Pero sin estos signos de madurez, sin una personalidad humana equilibrada,
madura y desarrollada, ¿puede haber santidad? ¿Hay santos? ¡Imposible! Habrá
fachada, algo que disimule la ruina interior; habrá populismo e imagen de
quehacer pastoral, o de activismo, o de falsa piedad y devoción (almas
encapotadas, que decía santa Teresa)… pero si lo humano está atrofiado,
desequilibrado, infantilizado, ¡no hay santidad de veras! ¡Es imposible! Porque
no es “todo de Dios” quien nunca crece ni madura ni se arraigan en él virtudes
consistentes ni ora tranquila y contemplativamente.

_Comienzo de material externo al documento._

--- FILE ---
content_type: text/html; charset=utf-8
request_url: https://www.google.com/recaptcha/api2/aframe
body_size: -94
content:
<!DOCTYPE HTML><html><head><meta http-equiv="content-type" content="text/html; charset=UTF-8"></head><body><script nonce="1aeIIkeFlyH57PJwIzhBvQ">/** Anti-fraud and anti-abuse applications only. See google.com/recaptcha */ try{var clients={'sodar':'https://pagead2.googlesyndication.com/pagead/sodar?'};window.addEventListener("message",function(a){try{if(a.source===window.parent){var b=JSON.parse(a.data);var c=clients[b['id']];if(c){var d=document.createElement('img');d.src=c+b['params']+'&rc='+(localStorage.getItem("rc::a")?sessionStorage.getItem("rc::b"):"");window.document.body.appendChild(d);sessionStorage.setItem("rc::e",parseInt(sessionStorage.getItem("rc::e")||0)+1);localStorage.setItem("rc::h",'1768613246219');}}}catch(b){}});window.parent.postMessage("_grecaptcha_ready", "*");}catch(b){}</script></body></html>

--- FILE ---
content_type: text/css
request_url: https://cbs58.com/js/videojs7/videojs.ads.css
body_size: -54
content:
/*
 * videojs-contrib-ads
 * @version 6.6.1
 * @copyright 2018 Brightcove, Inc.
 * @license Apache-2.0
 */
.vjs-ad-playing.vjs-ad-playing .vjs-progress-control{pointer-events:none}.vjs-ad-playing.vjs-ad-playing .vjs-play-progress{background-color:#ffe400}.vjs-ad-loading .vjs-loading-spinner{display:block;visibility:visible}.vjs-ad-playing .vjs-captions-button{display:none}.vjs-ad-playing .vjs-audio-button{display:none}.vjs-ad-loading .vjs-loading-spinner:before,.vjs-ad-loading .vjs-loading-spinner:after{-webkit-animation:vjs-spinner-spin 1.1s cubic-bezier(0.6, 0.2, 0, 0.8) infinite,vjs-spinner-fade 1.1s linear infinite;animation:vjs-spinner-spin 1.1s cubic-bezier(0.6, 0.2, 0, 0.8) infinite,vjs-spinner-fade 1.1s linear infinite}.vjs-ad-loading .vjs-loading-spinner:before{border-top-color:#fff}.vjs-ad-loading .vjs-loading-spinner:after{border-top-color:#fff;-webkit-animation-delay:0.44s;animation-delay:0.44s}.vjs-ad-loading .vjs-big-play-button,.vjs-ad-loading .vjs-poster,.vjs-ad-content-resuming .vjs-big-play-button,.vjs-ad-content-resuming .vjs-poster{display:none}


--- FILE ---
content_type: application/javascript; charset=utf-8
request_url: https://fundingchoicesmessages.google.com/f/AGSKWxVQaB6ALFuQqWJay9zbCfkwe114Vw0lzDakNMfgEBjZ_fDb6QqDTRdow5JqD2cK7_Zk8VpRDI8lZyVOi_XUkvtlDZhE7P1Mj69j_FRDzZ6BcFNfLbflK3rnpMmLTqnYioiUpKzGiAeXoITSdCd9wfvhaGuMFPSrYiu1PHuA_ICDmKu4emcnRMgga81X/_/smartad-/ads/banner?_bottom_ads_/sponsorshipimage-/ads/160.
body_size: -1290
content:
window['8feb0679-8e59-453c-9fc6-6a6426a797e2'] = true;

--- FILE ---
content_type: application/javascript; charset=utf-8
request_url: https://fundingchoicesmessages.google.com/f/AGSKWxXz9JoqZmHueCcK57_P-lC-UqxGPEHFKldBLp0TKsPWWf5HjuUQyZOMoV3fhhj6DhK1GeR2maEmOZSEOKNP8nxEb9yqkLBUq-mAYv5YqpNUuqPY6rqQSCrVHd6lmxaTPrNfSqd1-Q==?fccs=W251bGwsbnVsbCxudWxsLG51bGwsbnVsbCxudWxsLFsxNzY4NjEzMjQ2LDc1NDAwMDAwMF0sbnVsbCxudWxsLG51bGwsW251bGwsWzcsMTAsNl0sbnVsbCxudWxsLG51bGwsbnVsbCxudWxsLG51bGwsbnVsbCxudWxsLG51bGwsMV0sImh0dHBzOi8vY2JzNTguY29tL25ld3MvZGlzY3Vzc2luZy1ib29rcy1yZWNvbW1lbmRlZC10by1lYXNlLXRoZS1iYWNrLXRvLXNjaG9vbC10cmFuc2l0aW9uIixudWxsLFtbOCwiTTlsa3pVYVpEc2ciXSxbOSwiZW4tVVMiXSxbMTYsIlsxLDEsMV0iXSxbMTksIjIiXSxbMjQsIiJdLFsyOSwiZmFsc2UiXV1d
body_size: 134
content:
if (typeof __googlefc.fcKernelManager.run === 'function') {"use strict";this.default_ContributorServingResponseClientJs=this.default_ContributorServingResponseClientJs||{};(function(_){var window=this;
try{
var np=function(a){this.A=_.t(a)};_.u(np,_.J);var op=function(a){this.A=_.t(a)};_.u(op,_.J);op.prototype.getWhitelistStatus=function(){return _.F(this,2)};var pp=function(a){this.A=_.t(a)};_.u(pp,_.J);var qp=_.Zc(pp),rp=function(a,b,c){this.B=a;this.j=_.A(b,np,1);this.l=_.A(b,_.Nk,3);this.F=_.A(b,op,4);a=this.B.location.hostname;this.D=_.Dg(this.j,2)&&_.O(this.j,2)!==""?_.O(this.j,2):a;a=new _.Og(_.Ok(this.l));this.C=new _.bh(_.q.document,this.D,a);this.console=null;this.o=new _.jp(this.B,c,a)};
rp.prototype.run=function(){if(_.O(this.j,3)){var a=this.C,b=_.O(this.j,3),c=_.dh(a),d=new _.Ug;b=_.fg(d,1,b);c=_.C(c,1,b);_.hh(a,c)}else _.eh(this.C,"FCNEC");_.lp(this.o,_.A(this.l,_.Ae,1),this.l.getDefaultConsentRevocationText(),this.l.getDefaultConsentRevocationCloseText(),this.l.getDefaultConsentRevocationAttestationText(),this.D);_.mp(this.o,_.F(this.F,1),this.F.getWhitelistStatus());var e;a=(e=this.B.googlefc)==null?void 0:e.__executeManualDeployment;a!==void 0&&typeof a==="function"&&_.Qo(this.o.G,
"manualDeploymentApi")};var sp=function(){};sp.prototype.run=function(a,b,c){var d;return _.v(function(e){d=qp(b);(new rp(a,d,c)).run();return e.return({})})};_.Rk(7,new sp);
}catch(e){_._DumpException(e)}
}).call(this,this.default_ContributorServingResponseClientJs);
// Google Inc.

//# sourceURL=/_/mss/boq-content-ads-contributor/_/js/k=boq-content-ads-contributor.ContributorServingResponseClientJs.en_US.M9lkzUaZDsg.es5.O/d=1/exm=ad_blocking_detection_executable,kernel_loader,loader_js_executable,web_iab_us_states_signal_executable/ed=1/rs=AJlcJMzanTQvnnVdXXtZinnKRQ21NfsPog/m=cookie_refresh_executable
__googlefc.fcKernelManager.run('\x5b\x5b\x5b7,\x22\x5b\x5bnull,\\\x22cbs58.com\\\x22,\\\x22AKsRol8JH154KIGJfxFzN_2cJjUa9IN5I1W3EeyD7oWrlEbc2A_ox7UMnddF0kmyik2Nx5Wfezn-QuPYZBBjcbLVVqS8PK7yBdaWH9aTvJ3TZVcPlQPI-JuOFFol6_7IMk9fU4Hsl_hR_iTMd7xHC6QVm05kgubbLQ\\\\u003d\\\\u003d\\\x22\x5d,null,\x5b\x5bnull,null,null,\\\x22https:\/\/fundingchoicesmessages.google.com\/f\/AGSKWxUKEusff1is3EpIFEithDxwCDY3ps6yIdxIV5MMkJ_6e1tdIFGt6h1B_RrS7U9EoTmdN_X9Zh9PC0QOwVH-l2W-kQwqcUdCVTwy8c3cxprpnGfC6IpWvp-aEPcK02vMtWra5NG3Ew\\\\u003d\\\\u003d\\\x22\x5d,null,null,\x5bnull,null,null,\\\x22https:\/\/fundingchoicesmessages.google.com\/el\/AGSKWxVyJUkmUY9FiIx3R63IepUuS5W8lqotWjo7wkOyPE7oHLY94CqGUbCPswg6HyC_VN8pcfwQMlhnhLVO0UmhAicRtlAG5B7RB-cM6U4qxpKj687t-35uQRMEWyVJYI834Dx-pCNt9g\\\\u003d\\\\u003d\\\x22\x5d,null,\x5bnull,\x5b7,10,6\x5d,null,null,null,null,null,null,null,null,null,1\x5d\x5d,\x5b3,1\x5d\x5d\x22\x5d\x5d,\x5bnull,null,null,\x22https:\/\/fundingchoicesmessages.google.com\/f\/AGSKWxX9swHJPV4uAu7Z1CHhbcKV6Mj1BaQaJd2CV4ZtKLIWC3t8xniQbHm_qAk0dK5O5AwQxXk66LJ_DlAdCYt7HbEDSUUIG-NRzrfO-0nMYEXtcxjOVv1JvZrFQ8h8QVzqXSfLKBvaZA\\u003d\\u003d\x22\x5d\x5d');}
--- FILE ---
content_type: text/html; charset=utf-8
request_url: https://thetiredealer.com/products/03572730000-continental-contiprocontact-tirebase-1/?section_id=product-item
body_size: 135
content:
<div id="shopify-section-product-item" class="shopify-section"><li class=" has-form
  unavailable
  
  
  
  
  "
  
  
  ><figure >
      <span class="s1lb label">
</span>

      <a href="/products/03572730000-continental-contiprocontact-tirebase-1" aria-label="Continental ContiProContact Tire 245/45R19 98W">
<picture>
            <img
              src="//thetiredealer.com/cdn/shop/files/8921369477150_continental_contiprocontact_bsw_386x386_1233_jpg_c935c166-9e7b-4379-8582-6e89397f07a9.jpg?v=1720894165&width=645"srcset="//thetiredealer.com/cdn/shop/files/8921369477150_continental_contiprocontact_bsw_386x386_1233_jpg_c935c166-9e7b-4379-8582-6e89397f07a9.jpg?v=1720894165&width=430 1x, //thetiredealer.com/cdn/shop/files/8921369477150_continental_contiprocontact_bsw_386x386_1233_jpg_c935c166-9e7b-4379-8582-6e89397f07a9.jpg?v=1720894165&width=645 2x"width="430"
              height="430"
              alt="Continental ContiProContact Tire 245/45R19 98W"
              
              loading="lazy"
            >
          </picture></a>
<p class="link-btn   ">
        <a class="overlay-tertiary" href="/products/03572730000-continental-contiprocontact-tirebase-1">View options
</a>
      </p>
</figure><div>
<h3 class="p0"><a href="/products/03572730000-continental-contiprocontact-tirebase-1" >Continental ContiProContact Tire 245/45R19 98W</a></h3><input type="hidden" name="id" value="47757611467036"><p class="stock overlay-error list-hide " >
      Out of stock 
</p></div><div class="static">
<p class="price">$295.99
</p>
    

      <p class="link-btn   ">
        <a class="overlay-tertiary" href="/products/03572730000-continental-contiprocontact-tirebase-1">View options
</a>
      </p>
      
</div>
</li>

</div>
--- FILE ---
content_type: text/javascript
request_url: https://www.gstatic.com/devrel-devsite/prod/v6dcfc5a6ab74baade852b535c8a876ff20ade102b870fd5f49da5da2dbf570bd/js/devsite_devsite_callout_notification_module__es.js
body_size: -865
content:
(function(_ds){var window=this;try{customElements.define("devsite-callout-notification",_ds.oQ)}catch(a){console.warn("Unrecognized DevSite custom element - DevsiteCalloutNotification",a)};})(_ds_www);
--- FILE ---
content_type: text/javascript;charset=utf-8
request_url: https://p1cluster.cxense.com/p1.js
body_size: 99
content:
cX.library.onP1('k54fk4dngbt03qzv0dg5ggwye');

“Nos limitaremos a algunas sencillas importantes observaciones. La primera es la que defiende la relación entre religión y moral: Nos afirmamos con toda la tradición teológica y pedagógica del cristianismo, que la gracia perfecciona la naturaleza; esto es, la fe, la vida religiosa, el referir nuestras obras a Dios, como a su principio y a su fin, el ejemplo y la virtud que derivan del Evangelio, la enseñanza que la Iglesia imparte a los fieles sobre el conocimiento de los propios deberes y el modo de concebir la vida individual y la vida social, la práctica de la oración y del temor de Dios, etc., no deforman el carácter del hombre, no atentan contra su libertad, no suplantan el proceso íntimo de su conciencia, ni mucho menos autorizan al fiel a evadirse de sus compromisos en el contexto natural y civil, no lo convierten en un fariseo gazmoño e hipócrita, sino que despiertan en el hombre el verdadero sentido del hombre, excitan en él no sólo la consciencia del bien y del mal, y lo liberan del indiferentismo moral hacia el que se desliza aquella mentalidad difusa en la cual, borrado el sentido de Dios, se oscurece el cómo y el porqué de la conducta honesta, sino que le comunican además su propia energía para ser fuerte y recto y la otra misteriosa, la gracia, viene a añadirse y conduce al hombre a superarse a sí mismo, a aspirar al verdadero superhombre que es el justo según la fe, el héroe sencillo y constante de las grandes y cotidianas pruebas de la vida, el santo, en suma, tanto en el sentido primitivo de la comunidad cristiana, como en el sentido de algunos casos singulares de la hagiografía moderna.No tema el creyente ser el último ni siquiera el segundo con respecto al ideal humano por el que está interesada la mentalidad contemporánea” (Pablo VI, Audiencia general, 17-julio-1968).
No
hay mejor definición, después de cuanto se ha expuesto, para un santo que
honrarle con el título de “hombre cabal”, el mejor exponente de cómo la gracia
hace madurar lo humano, creando personas plenamente desarrolladas,
equilibradas, maduras, forjadas, sin fijaciones infantiles, ni comportamientos
adolescentes.
“Verdad y caridad, el binomio es sencillo, pero psicológica y socialmente no fácil; ahora bien, de todas formas, es comprensivo y representativo de las virtudes fundamentales que definen socialmente al hombre ideal, es decir, al cristiano, y, en su máximo nivel, al santo” (Pablo VI, Audiencia general, 18-febrero-1976).